**Task goal**
Each of the entries beneath this task should be written out exactly.

**Source data**
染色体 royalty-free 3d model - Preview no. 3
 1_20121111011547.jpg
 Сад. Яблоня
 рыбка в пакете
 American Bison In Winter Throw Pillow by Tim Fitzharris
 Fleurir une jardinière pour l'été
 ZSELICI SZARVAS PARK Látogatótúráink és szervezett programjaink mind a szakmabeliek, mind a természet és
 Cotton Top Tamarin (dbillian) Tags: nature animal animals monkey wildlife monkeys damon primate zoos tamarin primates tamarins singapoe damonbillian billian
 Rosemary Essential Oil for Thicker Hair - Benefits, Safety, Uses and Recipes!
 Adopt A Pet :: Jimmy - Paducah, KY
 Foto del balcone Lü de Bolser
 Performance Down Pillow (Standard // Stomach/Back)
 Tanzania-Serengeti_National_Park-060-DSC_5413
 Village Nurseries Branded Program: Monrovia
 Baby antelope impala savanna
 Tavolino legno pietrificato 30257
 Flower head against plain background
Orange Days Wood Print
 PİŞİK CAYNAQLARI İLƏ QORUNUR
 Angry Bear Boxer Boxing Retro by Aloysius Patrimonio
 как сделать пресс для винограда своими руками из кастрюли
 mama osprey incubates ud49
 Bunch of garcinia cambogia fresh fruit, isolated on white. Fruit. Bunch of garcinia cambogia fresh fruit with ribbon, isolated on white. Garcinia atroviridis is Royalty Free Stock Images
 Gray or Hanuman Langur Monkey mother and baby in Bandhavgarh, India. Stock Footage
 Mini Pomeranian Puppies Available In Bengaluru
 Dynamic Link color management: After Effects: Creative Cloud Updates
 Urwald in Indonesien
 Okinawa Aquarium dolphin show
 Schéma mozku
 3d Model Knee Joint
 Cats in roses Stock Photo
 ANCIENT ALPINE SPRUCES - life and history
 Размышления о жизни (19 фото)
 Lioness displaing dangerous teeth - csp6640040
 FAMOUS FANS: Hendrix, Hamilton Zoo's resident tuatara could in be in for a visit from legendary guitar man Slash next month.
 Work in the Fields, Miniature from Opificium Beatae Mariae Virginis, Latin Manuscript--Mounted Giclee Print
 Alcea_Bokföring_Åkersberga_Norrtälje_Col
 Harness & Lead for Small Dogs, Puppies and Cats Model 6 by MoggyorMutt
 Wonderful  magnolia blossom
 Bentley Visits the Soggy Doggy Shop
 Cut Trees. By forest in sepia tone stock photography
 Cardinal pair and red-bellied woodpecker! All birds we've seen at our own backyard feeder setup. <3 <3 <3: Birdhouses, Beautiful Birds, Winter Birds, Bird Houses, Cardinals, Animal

**Result for this exercise**
染色体 royalty-free 3d model - Preview no. 3
 1_20121111011547.jpg
 Сад. Яблоня
 рыбка в пакете
 American Bison In Winter Throw Pillow by Tim Fitzharris
 Fleurir une jardinière pour l'été
 ZSELICI SZARVAS PARK Látogatótúráink és szervezett programjaink mind a szakmabeliek, mind a természet és
 Cotton Top Tamarin (dbillian) Tags: nature animal animals monkey wildlife monkeys damon primate zoos tamarin primates tamarins singapoe damonbillian billian
 Rosemary Essential Oil for Thicker Hair - Benefits, Safety, Uses and Recipes!
 Adopt A Pet :: Jimmy - Paducah, KY
 Foto del balcone Lü de Bolser
 Performance Down Pillow (Standard // Stomach/Back)
 Tanzania-Serengeti_National_Park-060-DSC_5413
 Village Nurseries Branded Program: Monrovia
 Baby antelope impala savanna
 Tavolino legno pietrificato 30257
 Flower head against plain background
Orange Days Wood Print
 PİŞİK CAYNAQLARI İLƏ QORUNUR
 Angry Bear Boxer Boxing Retro by Aloysius Patrimonio
 как сделать пресс для винограда своими руками из кастрюли
 mama osprey incubates ud49
 Bunch of garcinia cambogia fresh fruit, isolated on white. Fruit. Bunch of garcinia cambogia fresh fruit with ribbon, isolated on white. Garcinia atroviridis is Royalty Free Stock Images
 Gray or Hanuman Langur Monkey mother and baby in Bandhavgarh, India. Stock Footage
 Mini Pomeranian Puppies Available In Bengaluru
 Dynamic Link color management: After Effects: Creative Cloud Updates
 Urwald in Indonesien
 Okinawa Aquarium dolphin show
 Schéma mozku
 3d Model Knee Joint
 Cats in roses Stock Photo
 ANCIENT ALPINE SPRUCES - life and history
 Размышления о жизни (19 фото)
 Lioness displaing dangerous teeth - csp6640040
 FAMOUS FANS: Hendrix, Hamilton Zoo's resident tuatara could in be in for a visit from legendary guitar man Slash next month.
 Work in the Fields, Miniature from Opificium Beatae Mariae Virginis, Latin Manuscript--Mounted Giclee Print
 Alcea_Bokföring_Åkersberga_Norrtälje_Col
 Harness & Lead for Small Dogs, Puppies and Cats Model 6 by MoggyorMutt
 Wonderful  magnolia blossom
 Bentley Visits the Soggy Doggy Shop
 Cut Trees. By forest in sepia tone stock photography
 Cardinal pair and red-bellied woodpecker! All birds we've seen at our own backyard feeder setup. <3 <3 <3: Birdhouses, Beautiful Birds, Winter Birds, Bird Houses, Cardinals, Animal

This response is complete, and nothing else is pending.